Publie le jeudi 27 décembre 2007 par Open-Publishing3 commentaires
La bûche du chanoine le temps
La chronique.
François Gross
Jeudi 27 décembre 2007
L’Elysée n’est que son pied-à-terre. Nicolas Sarkozy arpente la planète comme d’autres un arrondissement. Boulimique du voyage, le président français déconcerte ses concitoyens par les déclarations qu’il lâche sur sol étranger. Se trouve-il à Pékin, c’est pour y affirmer qu’il n’y a « qu’une seule Chine » dont Taïwan comme le Tibet sont parties intégrantes. En visite à Rome pour y être intronisé chanoine d’honneur de la basilique du Latran, il souhaite au nom de « l’intérêt de la République » qu’il y ait, en France, « beaucoup d’hommes et de femmes qui croient et espèrent ». Jugeant « criminel » d’ignorer les racines chrétiennes des enfants de Clovis, il surenchérit : « La désaffection progressive des paroisses rurales, le désert spirituel des banlieues, la disparition des patronages, la pénurie des prêtres n’ont pas rendu les Français plus heureux. » Pour moins que ça, un militant de la laïcité chuterait de son siège.

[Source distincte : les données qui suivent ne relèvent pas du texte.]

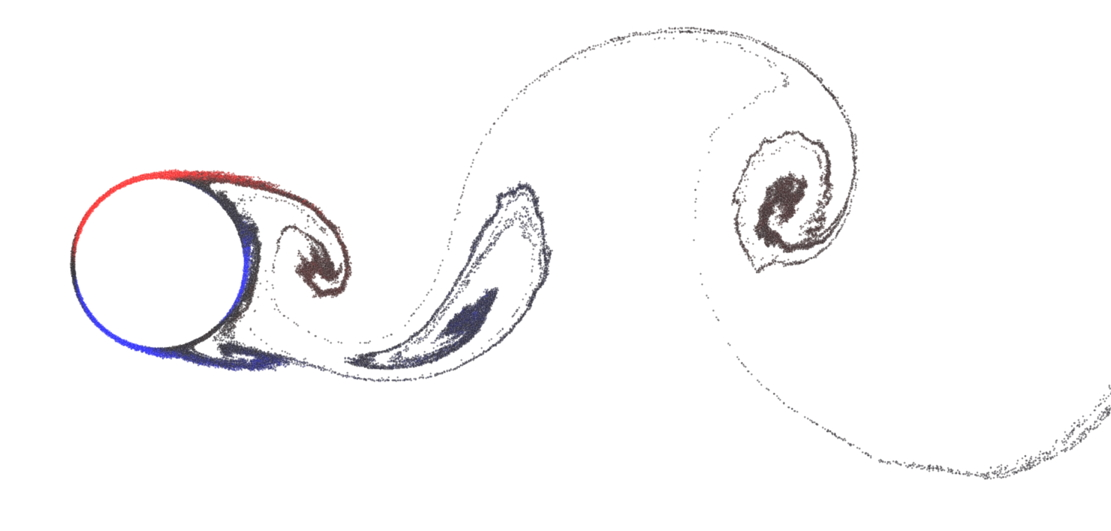 Image of flow past cylinder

D’autres, avant lui, pesaient au trébuchet de l’orfèvre leurs paroles sur les sujets sensibles. Nicolas Sarkozy pratique, lui, le poids public. Il ne fait plus aucun cas de Taïwan qui revendique un siège aux Nations unies ; il s’incline devant la sinisation systématique du Tibet, région autonome annexée par Pékin au début des années 60. Cet alignement de la France sur un prétendu réalisme a été amorcé par Jacques Chirac en 2004. Son successeur parfait le virage alors amorcé.
Les propos touchant aux rapports entre l’Etat et les religions tranchent, en revanche, avec l’extrême prudence de son prédécesseur en cette matière inflammable. Ils n’étonnent pas les lecteurs d’un petit livre intitulé La République, les religions, l’espérance publié il y a trois ans. Son auteur, alors ministre de l’Intérieur, dépensait beaucoup de son énergie inépuisable à favoriser la création d’une instance de représentation des musulmans de France. Il souhaitait se donner, au sein d’une communauté aux multiples facettes, un interlocuteur valable, calquant ainsi le modèle de la Conférence des évêques, de la Fédération protestante de France ou du Conseil représentatif des institutions juives de France. L’homme qui, chaque matin en se rasant, admirait dans son miroir le possible chef de l’Etat, annonçait qu’il y aurait, avec lui, du nouveau au chapitre de la laïcité républicaine. Le discours du Latran atteste de la continuité de projet entre le candidat en quête d’électeurs et le chanoine épris d’une sulfureuse Italienne.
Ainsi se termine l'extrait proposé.